Chart: 6 zoonoses you should know -- Roundworm infection
Common disease name
(Roundworms are large [3- to 18-cm], worms that are usually tightly coiled when passed and look like spaghetti.)
Dogs: Toxocara canis (zoonotic), Toxascaris leonina (not zoonotic), Baylisascaris procyonis (zoonotic)
Cats: Toxocara cati, Toxascaris leonina
Method of infection
Puppies and kittens: Transplacental, ingestion of eggs in feces
Adult dogs and cats: Ingestion of tissues of intermediate host (e.g. rodents), ingestion of eggs in feces
People: Ingestion of larvated eggs (fecal-infected soil), ocular or visceral larva migrans (Toxocara canis)
Puppies and kittens: May present with ill thrift, failure to gain weight, poor hair coat, pot-bellied appearance; pups with heavy infections may expel a large mass of worms in the vomitus at 4 to 6 months old
Adult dogs and cats: Vomiting
People: Pneumonia-like symptoms and skin staining from damage to internal organs (visceral larva migrans) and irritated retinas from damage to the eyes (ocular larva migrans)

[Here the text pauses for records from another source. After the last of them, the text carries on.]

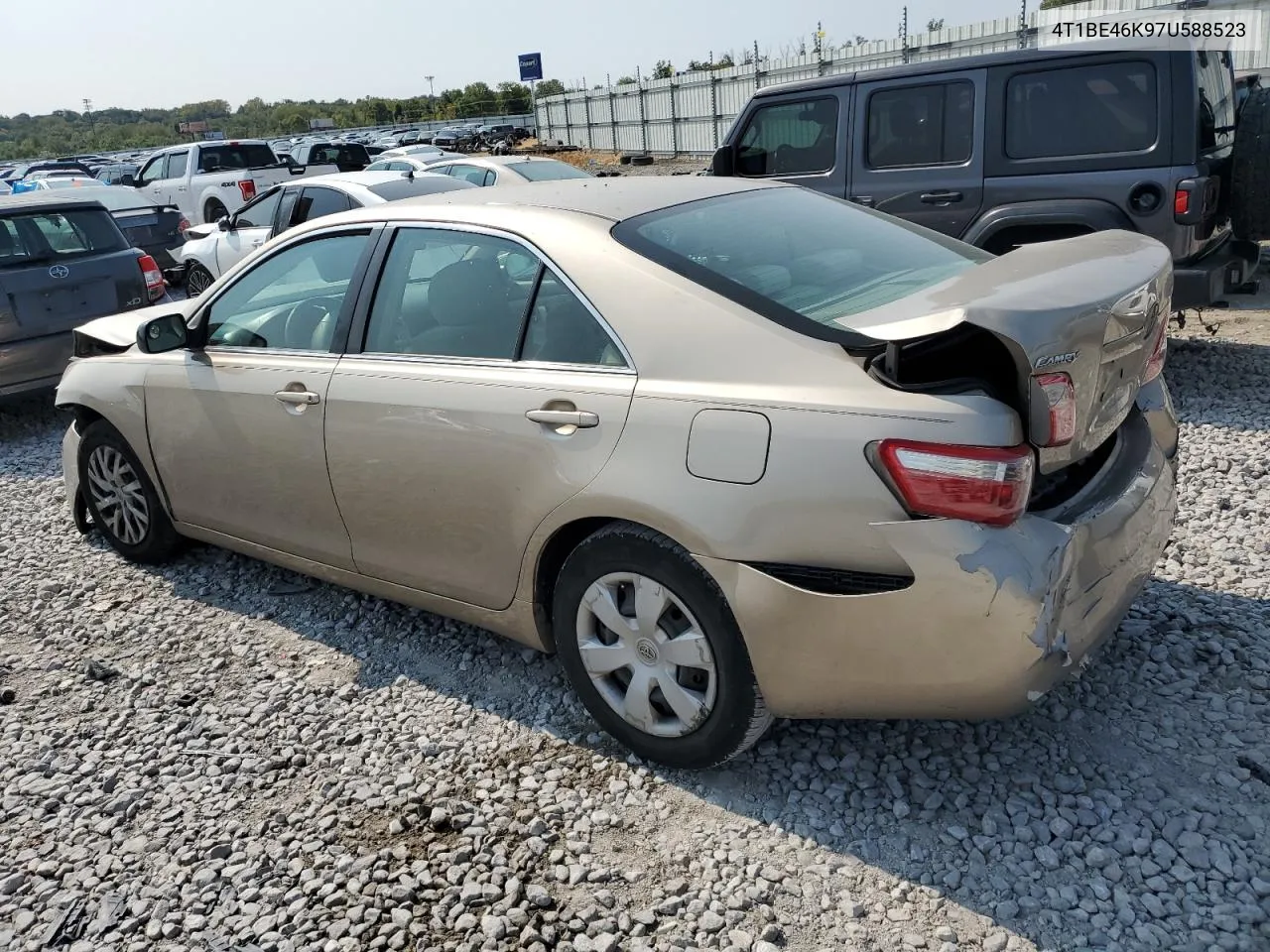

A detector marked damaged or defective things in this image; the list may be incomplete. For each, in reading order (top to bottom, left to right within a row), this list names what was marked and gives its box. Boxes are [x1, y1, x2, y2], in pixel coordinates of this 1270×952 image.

damaged rear bumper [700, 393, 1173, 715]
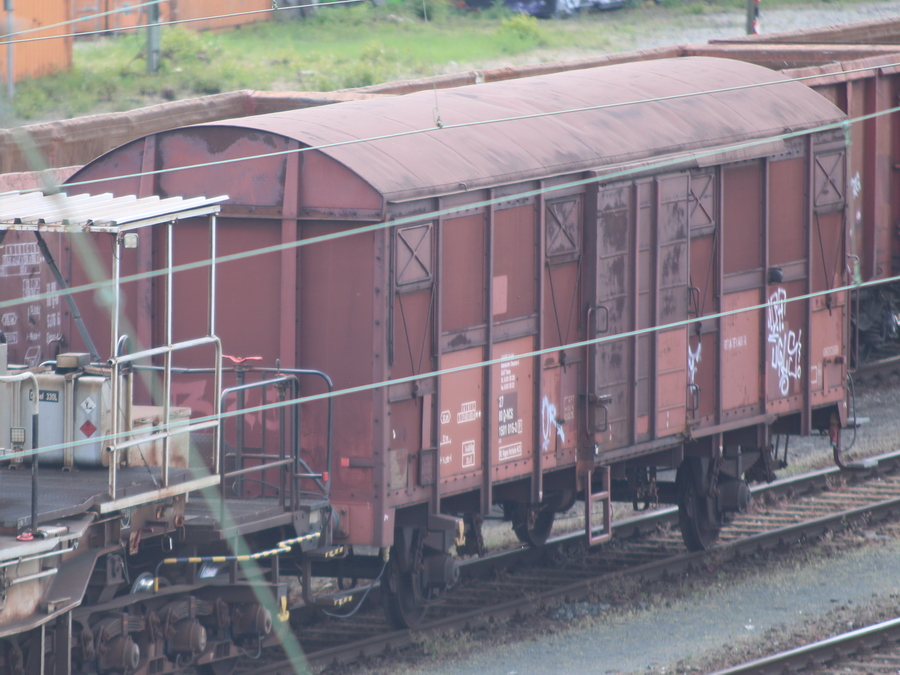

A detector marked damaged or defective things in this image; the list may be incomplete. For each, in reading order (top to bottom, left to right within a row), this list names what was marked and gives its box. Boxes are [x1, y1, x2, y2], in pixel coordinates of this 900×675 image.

rusty freight wagon [40, 54, 852, 628]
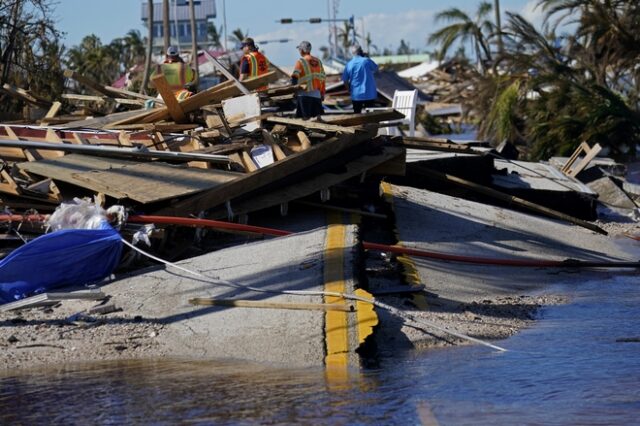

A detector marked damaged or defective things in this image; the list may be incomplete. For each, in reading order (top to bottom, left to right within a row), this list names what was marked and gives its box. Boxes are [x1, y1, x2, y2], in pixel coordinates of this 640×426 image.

splintered wood beam [63, 69, 114, 96]
splintered wood beam [151, 73, 188, 122]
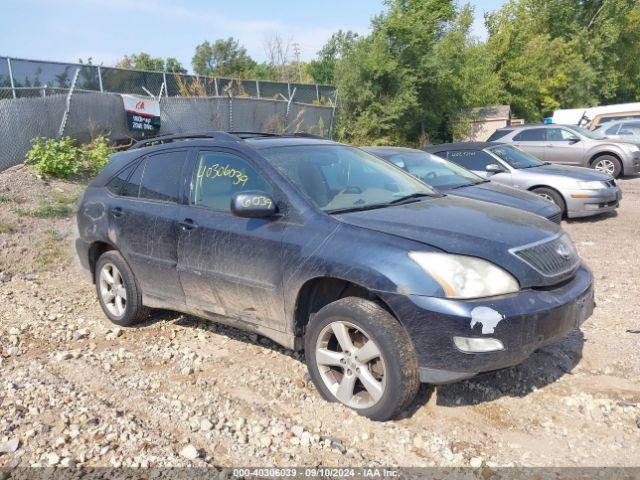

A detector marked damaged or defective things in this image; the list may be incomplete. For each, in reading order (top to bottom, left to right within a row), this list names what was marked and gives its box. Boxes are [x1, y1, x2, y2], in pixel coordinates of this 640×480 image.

dented bumper [380, 264, 596, 384]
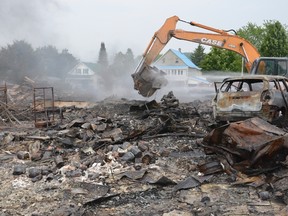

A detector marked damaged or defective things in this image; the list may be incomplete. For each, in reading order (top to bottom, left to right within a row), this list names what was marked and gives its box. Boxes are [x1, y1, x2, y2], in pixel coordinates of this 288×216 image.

fire damage [1, 80, 288, 214]
charred debris [1, 80, 288, 214]
burned rubble [1, 84, 288, 214]
burnt vehicle [213, 75, 288, 123]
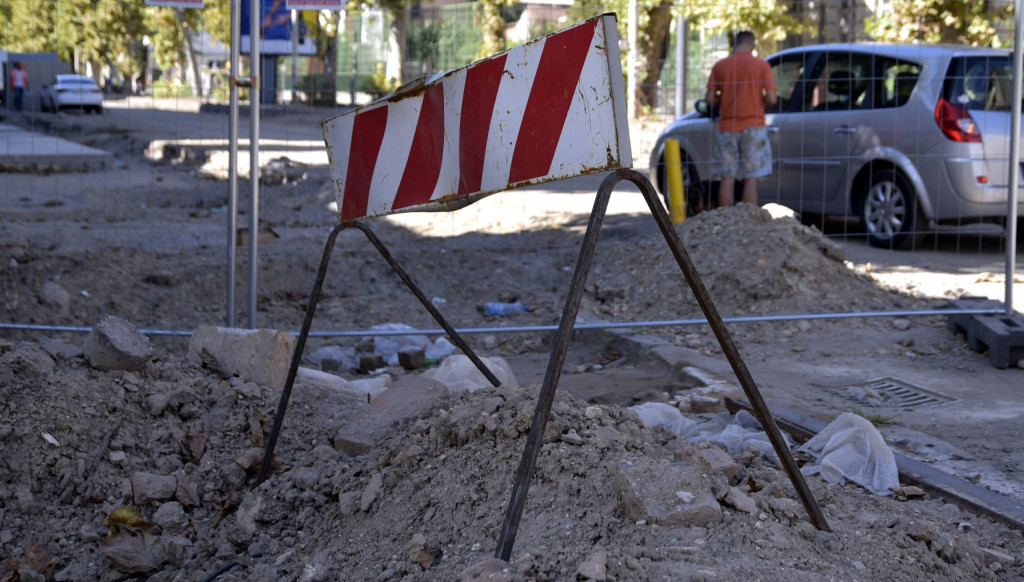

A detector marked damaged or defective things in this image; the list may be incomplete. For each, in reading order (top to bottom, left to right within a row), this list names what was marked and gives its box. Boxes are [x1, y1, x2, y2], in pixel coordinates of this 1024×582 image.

broken concrete chunk [83, 315, 152, 370]
broken concrete chunk [187, 325, 294, 389]
rusty metal leg of sign [256, 220, 348, 483]
rusty metal leg of sign [253, 220, 497, 483]
broken concrete chunk [335, 375, 448, 456]
rusty metal leg of sign [348, 220, 499, 389]
rusty metal leg of sign [495, 170, 614, 561]
broken concrete chunk [614, 459, 720, 528]
rusty metal leg of sign [622, 167, 831, 532]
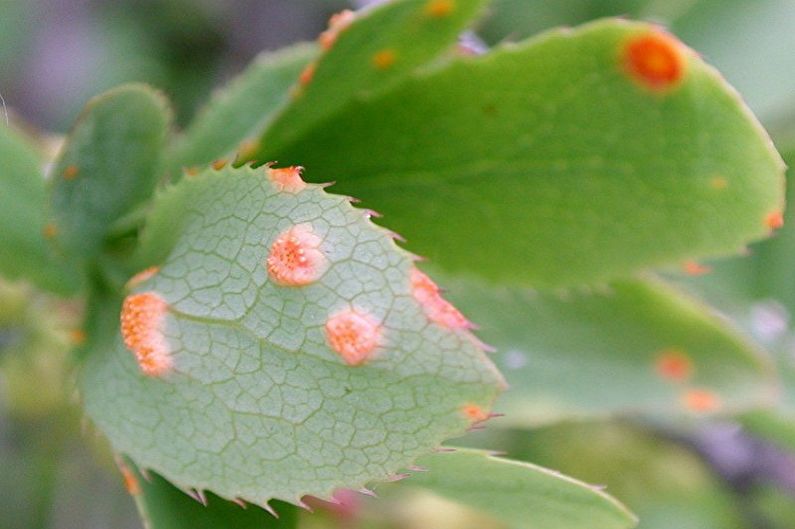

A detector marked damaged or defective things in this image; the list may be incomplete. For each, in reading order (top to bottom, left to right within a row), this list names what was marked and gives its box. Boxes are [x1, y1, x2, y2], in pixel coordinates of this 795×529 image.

orange rust pustule [426, 0, 458, 17]
orange rust pustule [318, 9, 356, 50]
orange rust pustule [374, 49, 398, 70]
orange rust pustule [624, 31, 688, 91]
orange rust pustule [62, 164, 79, 180]
orange rust pustule [266, 166, 306, 193]
orange rust pustule [764, 210, 784, 229]
orange rust pustule [125, 266, 159, 290]
orange rust pustule [268, 224, 326, 286]
orange rust pustule [680, 260, 712, 276]
orange rust pustule [410, 268, 472, 330]
orange rust pustule [120, 292, 172, 376]
orange rust pustule [326, 308, 382, 366]
orange rust pustule [656, 348, 692, 382]
orange rust pustule [460, 402, 492, 422]
orange rust pustule [676, 388, 720, 412]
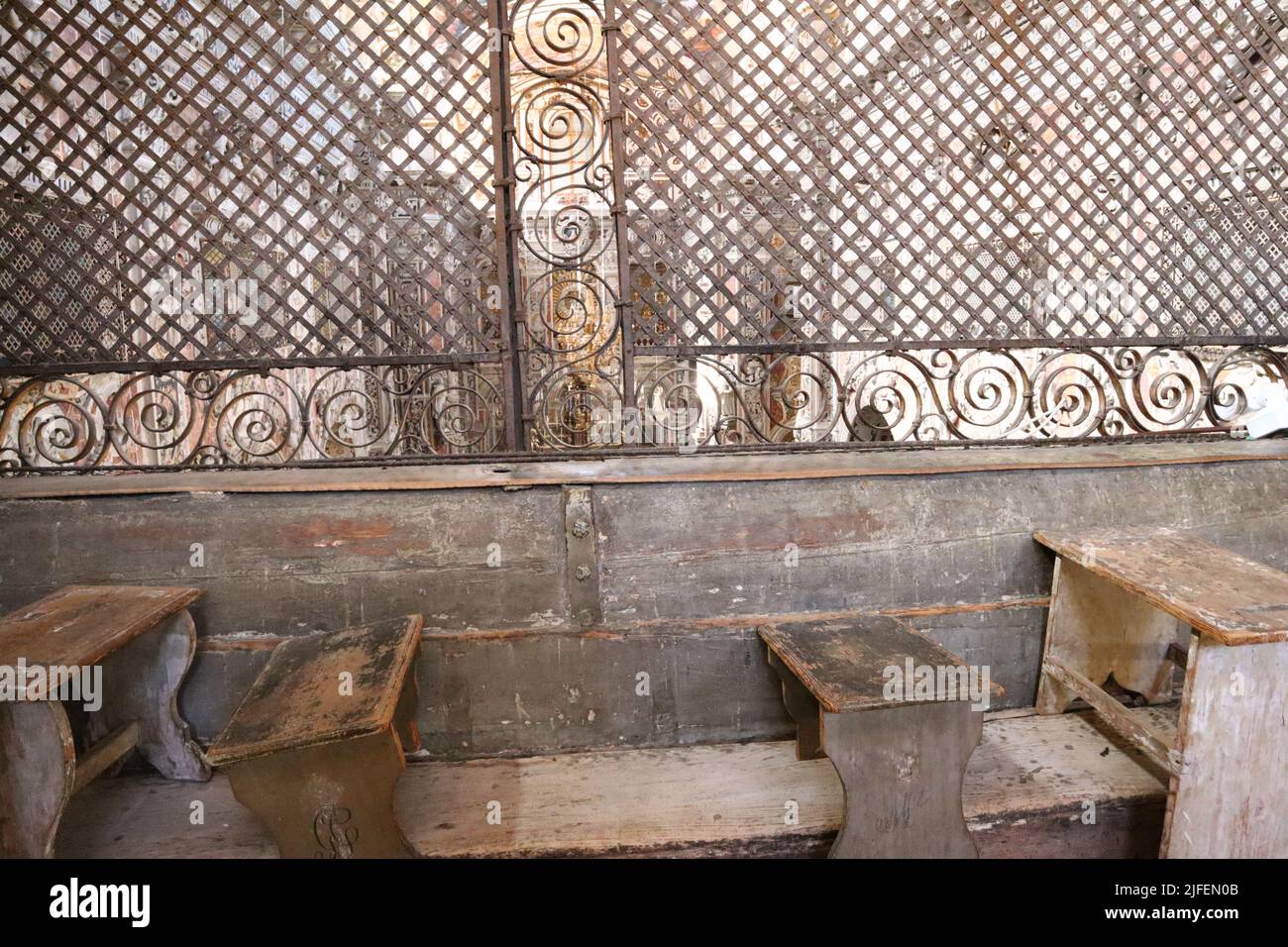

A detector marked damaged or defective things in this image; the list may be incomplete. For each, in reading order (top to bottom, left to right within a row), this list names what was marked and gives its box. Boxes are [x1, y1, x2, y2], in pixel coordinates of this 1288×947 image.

rusty metal [2, 0, 1284, 470]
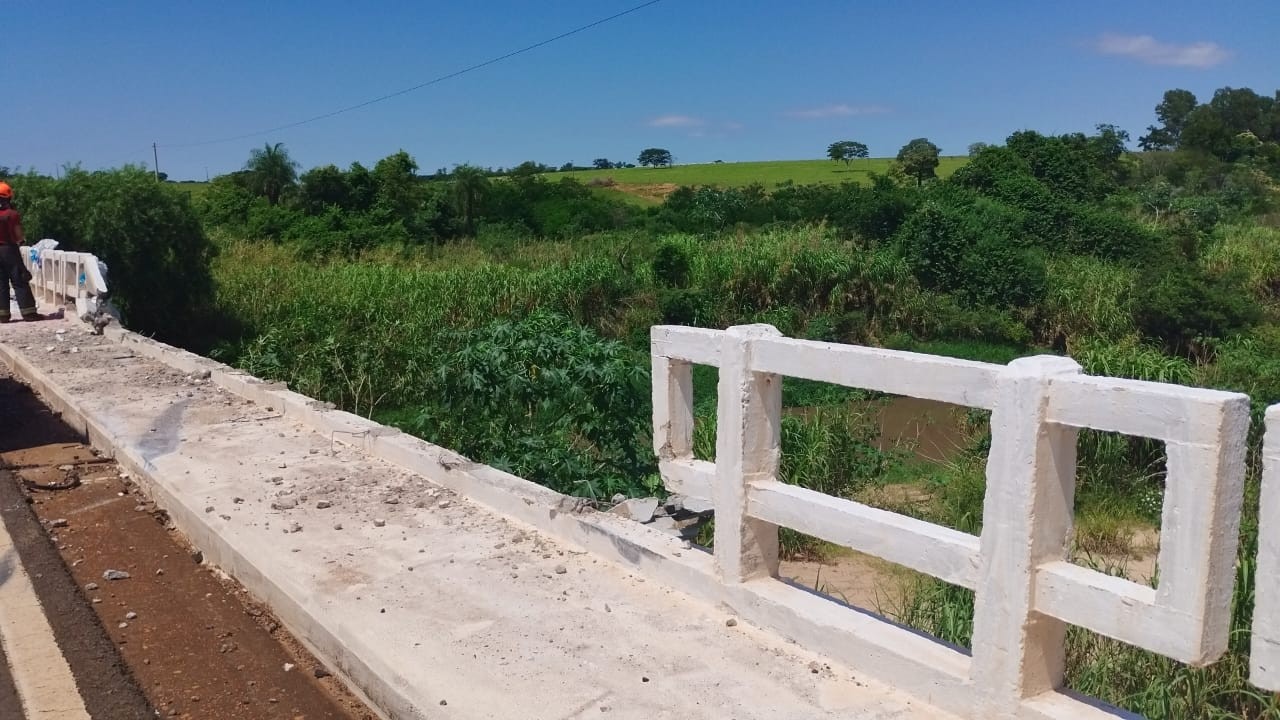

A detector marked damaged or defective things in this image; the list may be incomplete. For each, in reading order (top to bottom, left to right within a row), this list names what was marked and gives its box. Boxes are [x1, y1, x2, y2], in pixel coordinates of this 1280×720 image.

damaged bridge surface [0, 320, 940, 720]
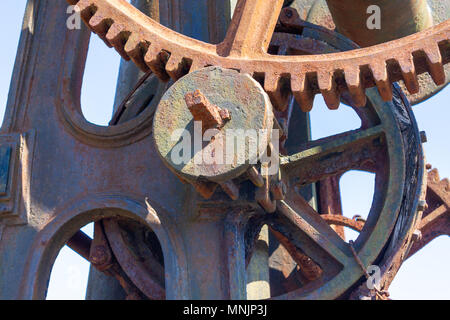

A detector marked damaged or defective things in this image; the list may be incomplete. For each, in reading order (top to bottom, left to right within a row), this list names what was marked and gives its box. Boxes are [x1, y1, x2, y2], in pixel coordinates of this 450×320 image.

Dogs: Fenbendazole, milbemycin oxime, pyrantel pamoate, and combinations of febantel and pyrantel and praziquantel
Cats: Selamectin, emodepside/praziquantel, combinations of pyrantel and febantel
People most at risk
Most common in children
- Deworm puppies and kittens when they are 2, 4, 6, and 8 weeks of age, and give them monthly preventives as soon as the label recommendations allow.
- Promptly remove animal feces from the yard and litter box.
- Keep dogs on leashes or in fenced yards and cats indoors to help prevent ingestion of infected animals or feces.
- Monitor children playing outside in sandboxes and parks.
- Prevent transplacental transfer in dogs by treating bitches before and after whelping.